Romanian MPs of the governing PSD-ALDE coalition have been moving fast to change the laws of Justice, despite massive criticism, in process started several weeks ago. Here are the lastest events.

  • The Senate as deciding chamber adopted on Tuesday the PSD-ALDE proposal to change the law on the statute of magistrates, a change pushed by PSD Senator Serban Nicolae. It is the first of three sets of bills that concludes parliamentary procedure and goes to the Presidency for promulgation - unless the President sends it back to be discussed again in Parliament or challenges it to the Constitional Court. The bill is seen as an attempt to pressure magistrates through changes such as a newly introduced provision which compels the state to act against the magistrate, in case of a judicial error
  • The Senate is expected to pass the second of the three bills - the one regarding the judicial organisation - on Wednesday. If a special commission analyzing the bills acts through the night again, the third of the bills, regarding the Supreme Council of Magistrates, may also be tabled on Wednesday.

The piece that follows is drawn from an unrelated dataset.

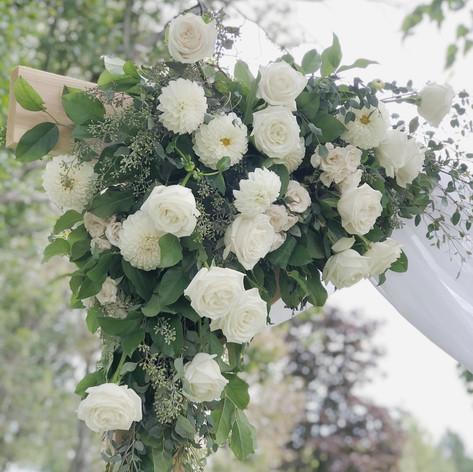 Dahlia rose white arbor.JPG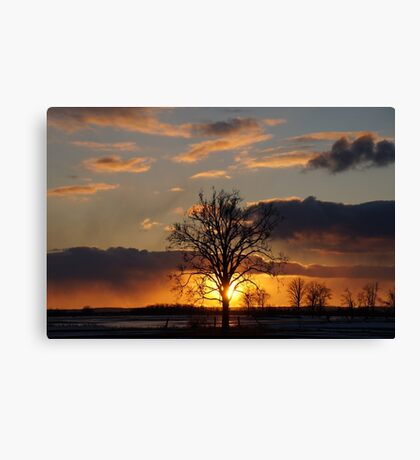Tree sunset field  Canvas Print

  • The Supreme Council of Magistrates has decided that Justice minister Tudorel Toader has breached the independence of Justice when he claimed that prosecutors couldn't investigate how a government decision was made in a controversial file - the so-called "Belina case". The case is very sensitive for Liviu Dragnea, leader of the governing PSD party
  • The head of Romania's main prosecuting body dealing with organised crime and terrorism, DIICOT warned on Wednesday that planned changes to the Criminal Code and Criminal Procedure Code would send Romania back several decades, in terms of pursuing potential terrorists. During hearings in the special parliamentary commission discussing the changes to the laws of the judiciary, DIICOT chief Daniel Horodniceanu warned that many of the amendments recently submitted to the two criminal codes would severely harm criminal inquiries.
  • Prosecutor General Augusitn Lazar criticized at the Supreme Council of Magistrates on Tuesday on Tuesday an amendment to the criminal codes which prevents prosecutors from using many of electronic pieces evidence they find in their inquiries. The amendments await discussion in the special parliamentary commission on justice laws before they are submitted for parliamentary vote.
  • Governmental sources have told HotNews.ro that the Government would not pass an emergency ordinance on changing the Criminal Code and the Criminal procedure code. The position comes as Justice minister Tudorel Toader has said that a EU directive on presumption of innocence - which is used by the governing coalition to push massive changes to the criminal codes - would have to be applied to Romanian law. Should the Parliament fail to do so, the government would be entitled to issue an ordinance to change the Penal Codes, Toader claimed.